Leave out the pictures and set down exactly the lines from the start of the listing through the one with "Geography Teacher...Superior Intelligence", both included.

Given records:
───

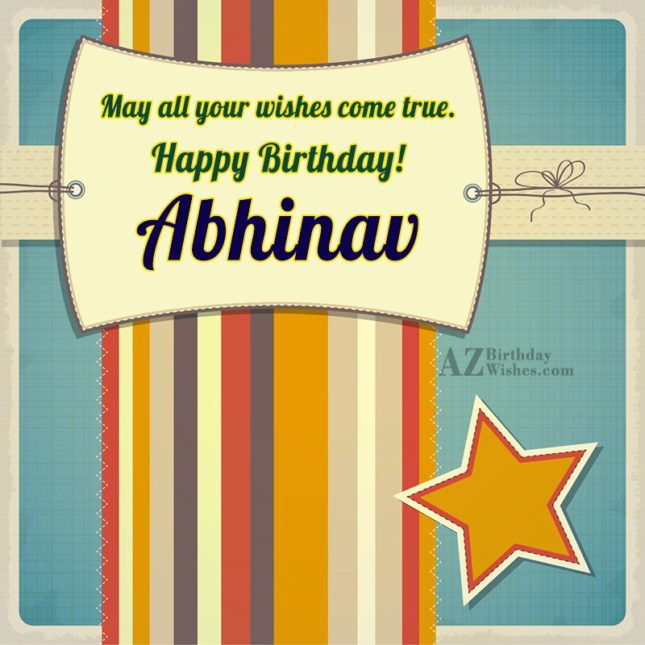 Happy Birthday Abhinav - AZBirthdayWishes.com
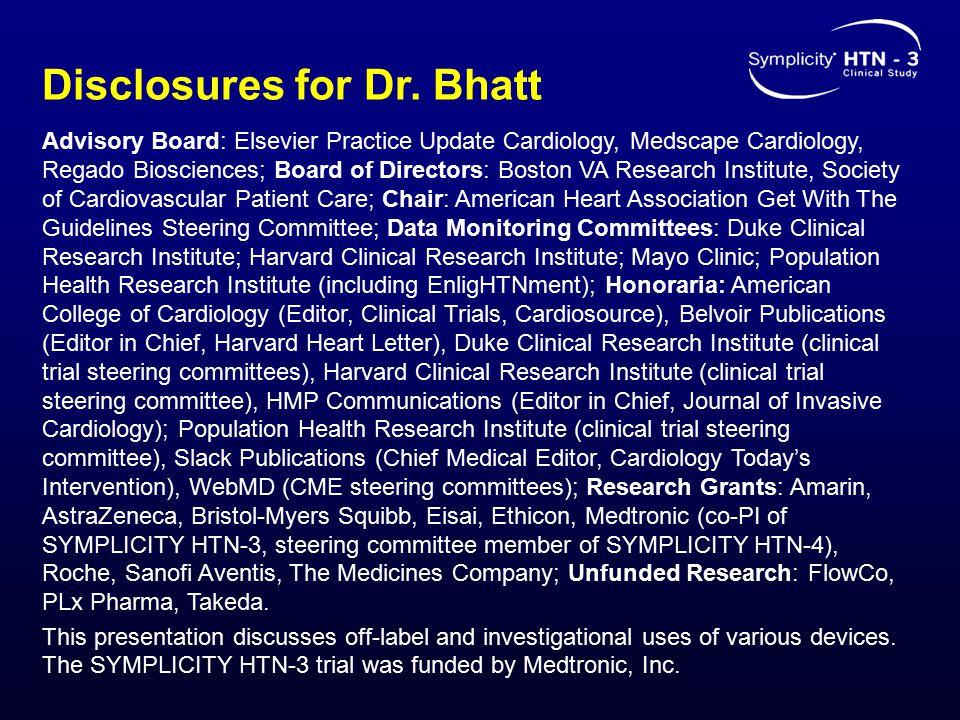 Disclosures for Dr. Bhatt Advisory Board: Elsevier Practice Update Cardiology, Medscape Cardiology, Regado Biosciences; Board of Directors: Boston VA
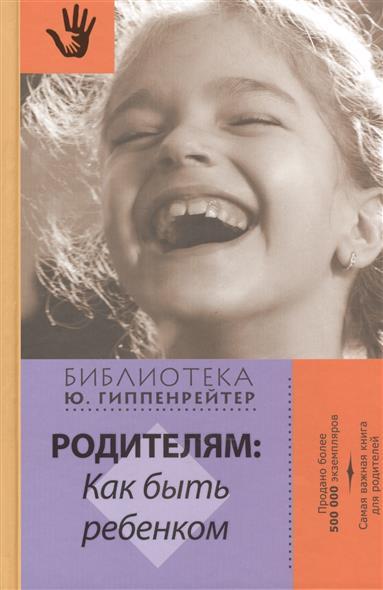 Гиппенрейтер Ю. (сост.) Родителям: как быть ребенком. Хрестоматия гиппенрейтер ю сост родителям как быть ребенком хрестоматия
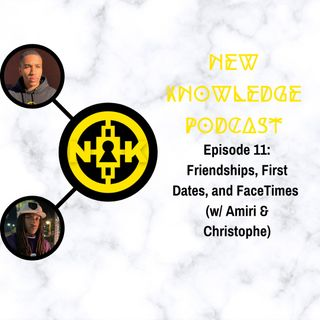 Episode 11: Friendships, First Dates, and FaceTimes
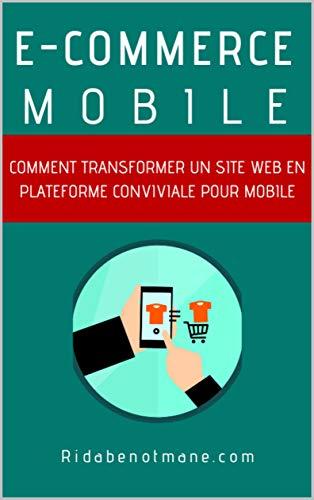 Couverture du livre E-commerce mobile: Comment transformer un site Web en plateforme conviviale pour mobile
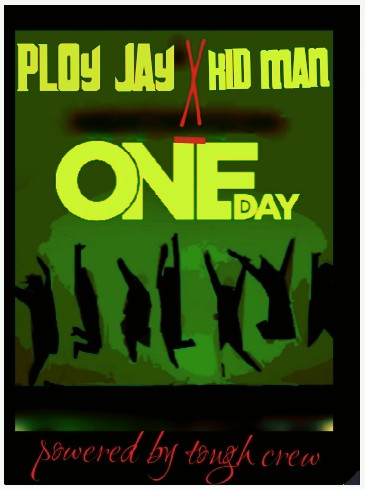 Ploy J ft Kid Man – One Day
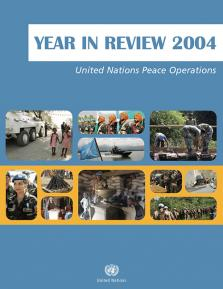 YEAR IN REVIEW 2004 UN PEACE OPER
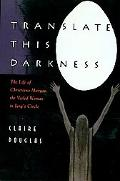 Translate This Darkness The Life of Christiana Morgan, the Veiled Woman in Jung's Circle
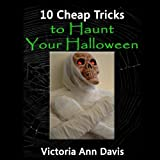 10 Cheap Tricks to Haunt Your Halloween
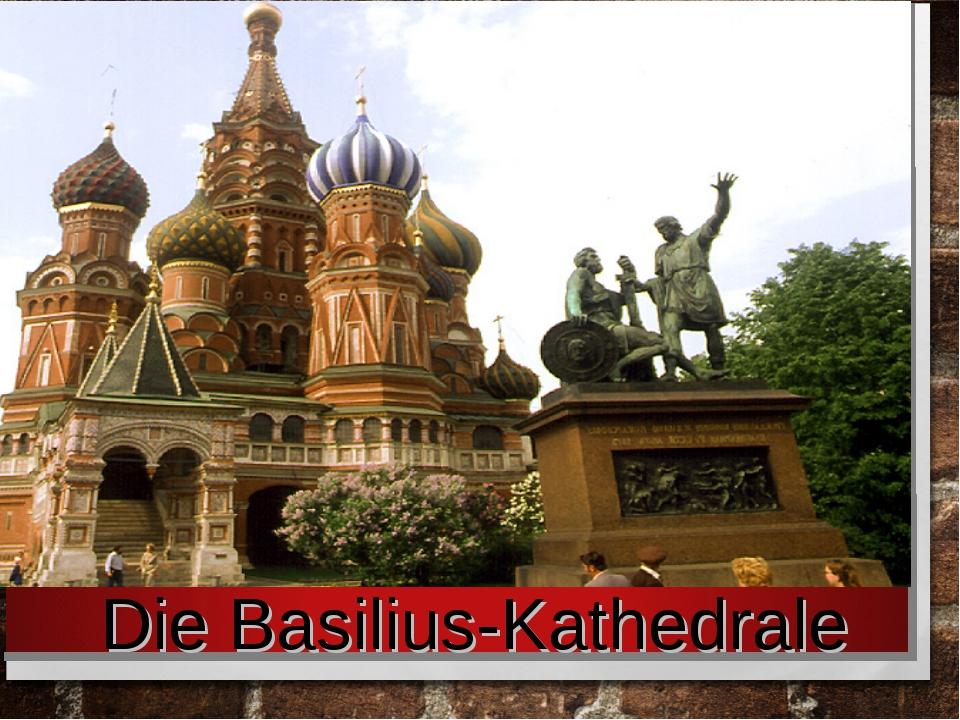 Die Basilius-Kathedrale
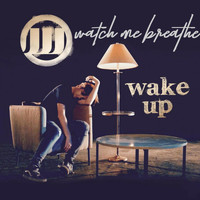 Watch Me Breathe - Wake Up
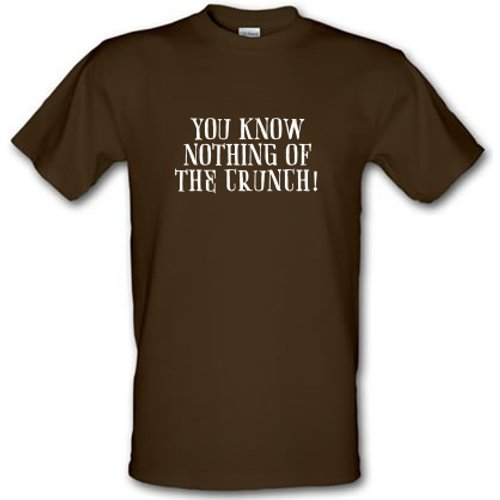 Chargrilled You Know Nothing Of The Crunch Male T-shirt. M0youknownothingofthecrunch Novelty T Shirts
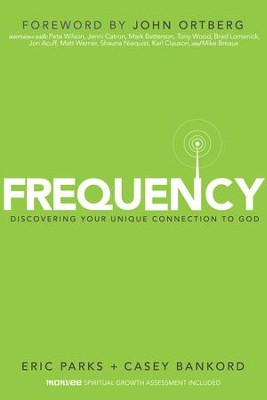 Frequency: Discovering Your Unique Connection to God   -     By: Eric Parks, Casey Bankord
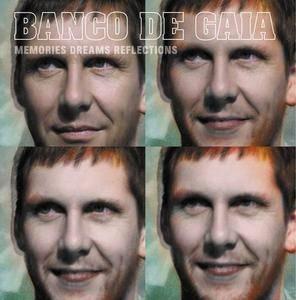 Banco De Gaia - Memories Dreams Reflections (2009)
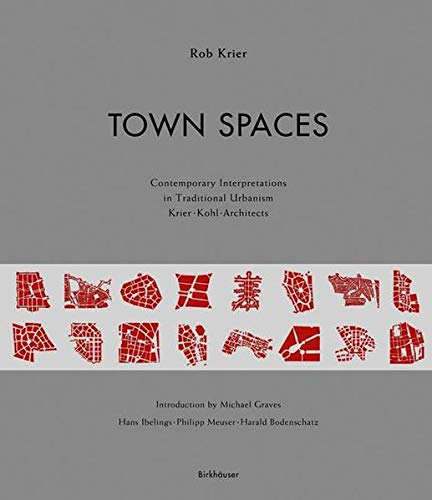9783764369422: Town Spaces: Contemporary Interpretations in Traditional Urbanismkrier Kohl Architects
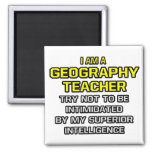 Geography Teacher...Superior Intelligence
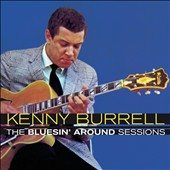 Kenny Burrell: The Bluesin' Around Sessions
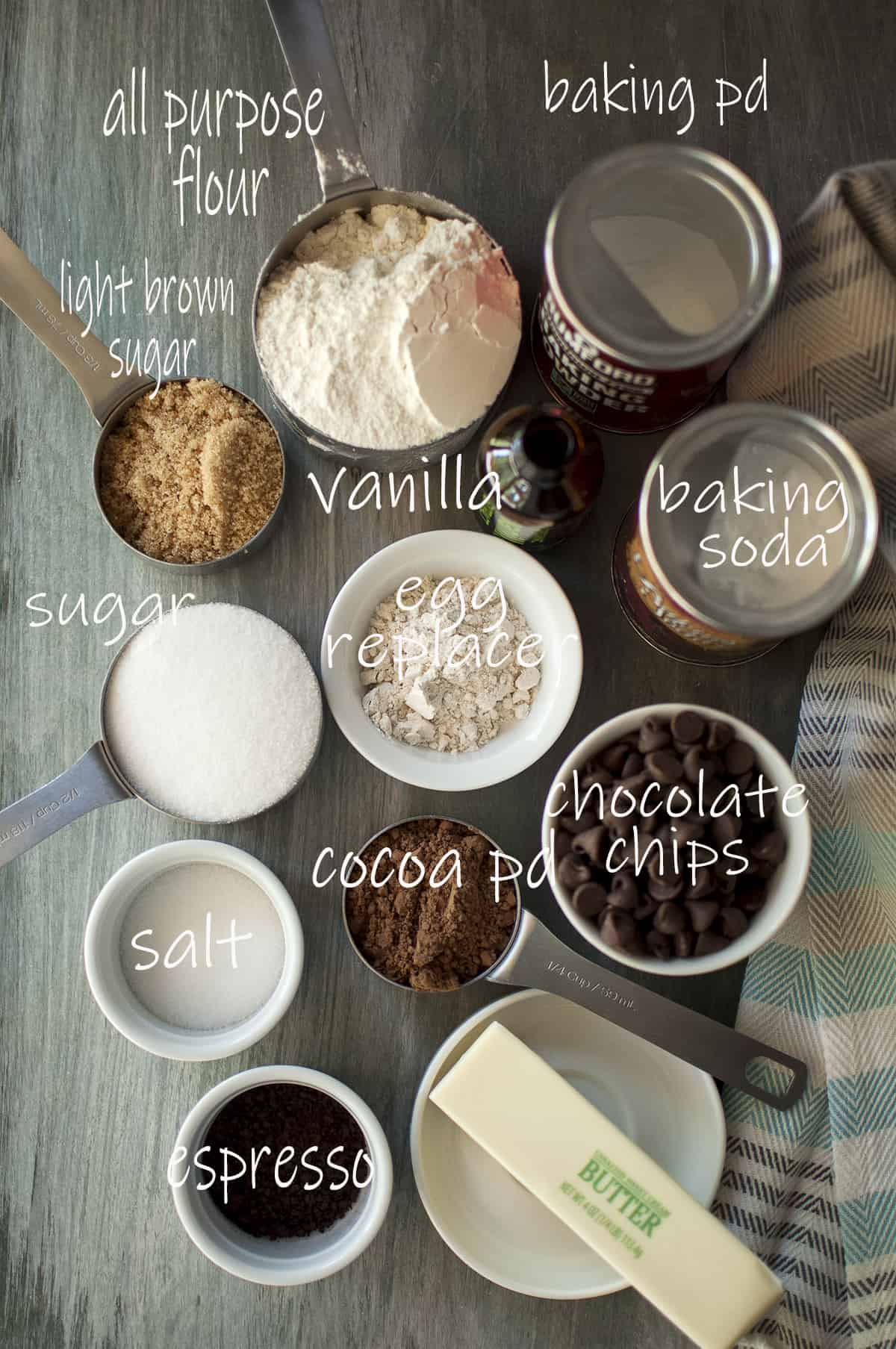 Ingredients needed - flour, sugar, salt, espresso, butter, cocoa powder, egg replacer, baking soda, baking powder, vanilla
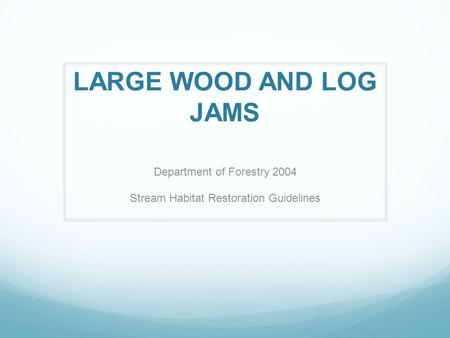 Department of Forestry 2004 Stream Habitat Restoration Guidelines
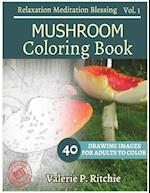 Mushroom Coloring Book Vol.1 for Grown-Ups for Relaxation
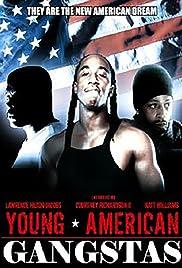 Young American Gangstas Poster
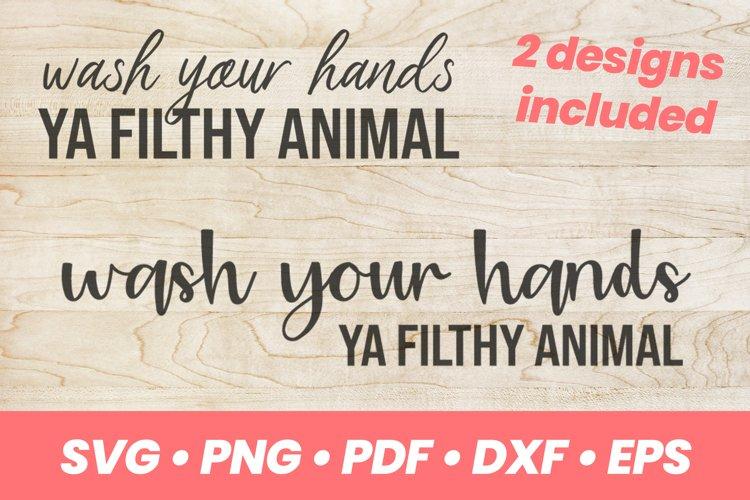 Wash Your Hands Ya Filthy Animal SVG, Digital Cut File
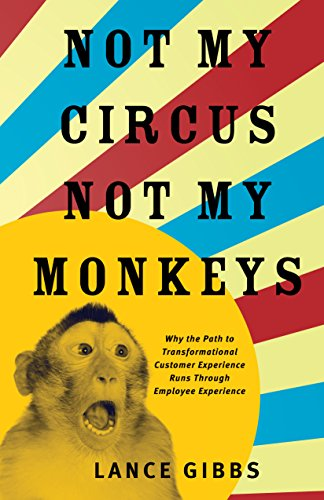 Download for free Not My Circus, Not My Monkeys: Why the Path to Transformational Customer Experience Runs Through Employee Experience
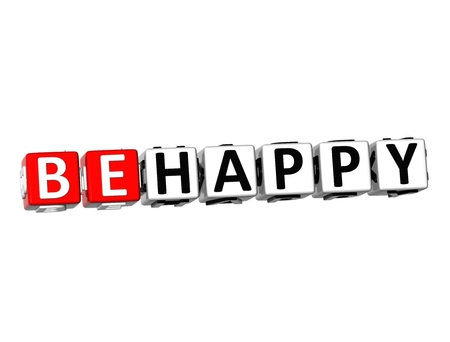 3D Word Be Happy on white background photo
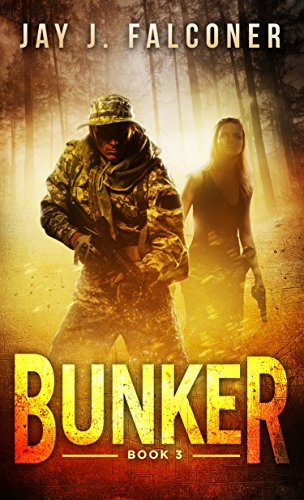 Bunker (A Post-Apocalyptic Techno Thriller Book 3) by [Falconer, Jay J.]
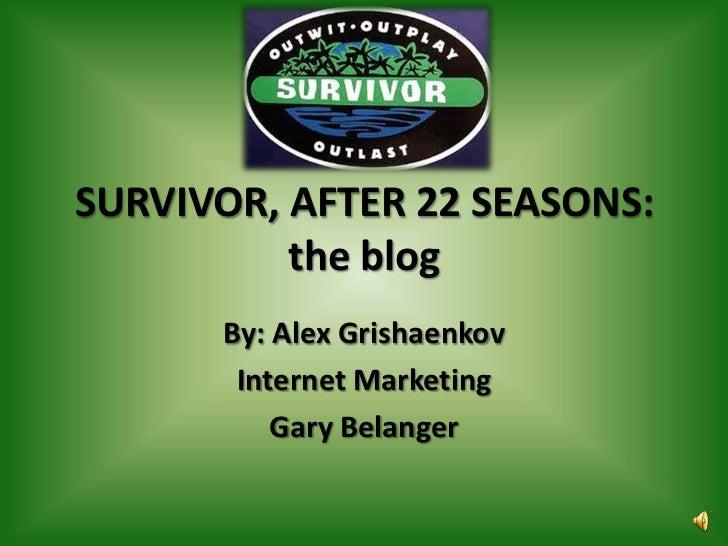 SURVIVOR, AFTER 22 SEASONS: the blog<br />By: Alex Grishaenkov<br />Internet Marketing<br />Gary Belanger<br />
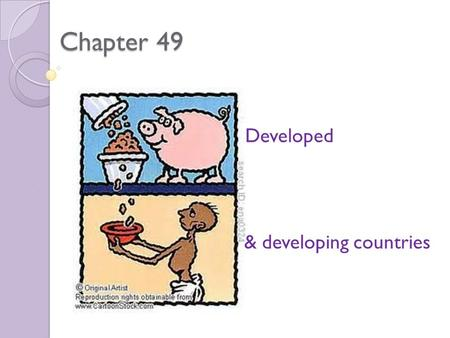 Chapter 49 Developed & developing countries. With a partner; 1. Note down 10 developing countries 2. What common characteristics do these countries have?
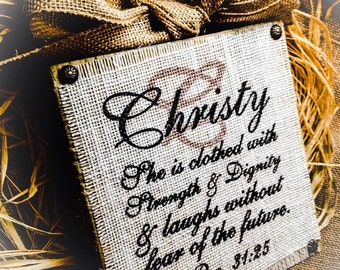 She Is Clothed With Strength And Dignity ,Mother's Day Gift ,  Proverbs , App 8x8 in , Wood Block Sign , Bible Verse , Burlap Wood Sign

───

Written answer:
 Happy Birthday Abhinav - AZBirthdayWishes.com
 Disclosures for Dr. Bhatt Advisory Board: Elsevier Practice Update Cardiology, Medscape Cardiology, Regado Biosciences; Board of Directors: Boston VA
 Гиппенрейтер Ю. (сост.) Родителям: как быть ребенком. Хрестоматия гиппенрейтер ю сост родителям как быть ребенком хрестоматия
 Episode 11: Friendships, First Dates, and FaceTimes
 Couverture du livre E-commerce mobile: Comment transformer un site Web en plateforme conviviale pour mobile
 Ploy J ft Kid Man – One Day
 YEAR IN REVIEW 2004 UN PEACE OPER
 Translate This Darkness The Life of Christiana Morgan, the Veiled Woman in Jung's Circle
 10 Cheap Tricks to Haunt Your Halloween
 Die Basilius-Kathedrale
 Watch Me Breathe - Wake Up
 Chargrilled You Know Nothing Of The Crunch Male T-shirt. M0youknownothingofthecrunch Novelty T Shirts
 Frequency: Discovering Your Unique Connection to God   -     By: Eric Parks, Casey Bankord
 Banco De Gaia - Memories Dreams Reflections (2009)
9783764369422: Town Spaces: Contemporary Interpretations in Traditional Urbanismkrier Kohl Architects
 Geography Teacher...Superior Intelligence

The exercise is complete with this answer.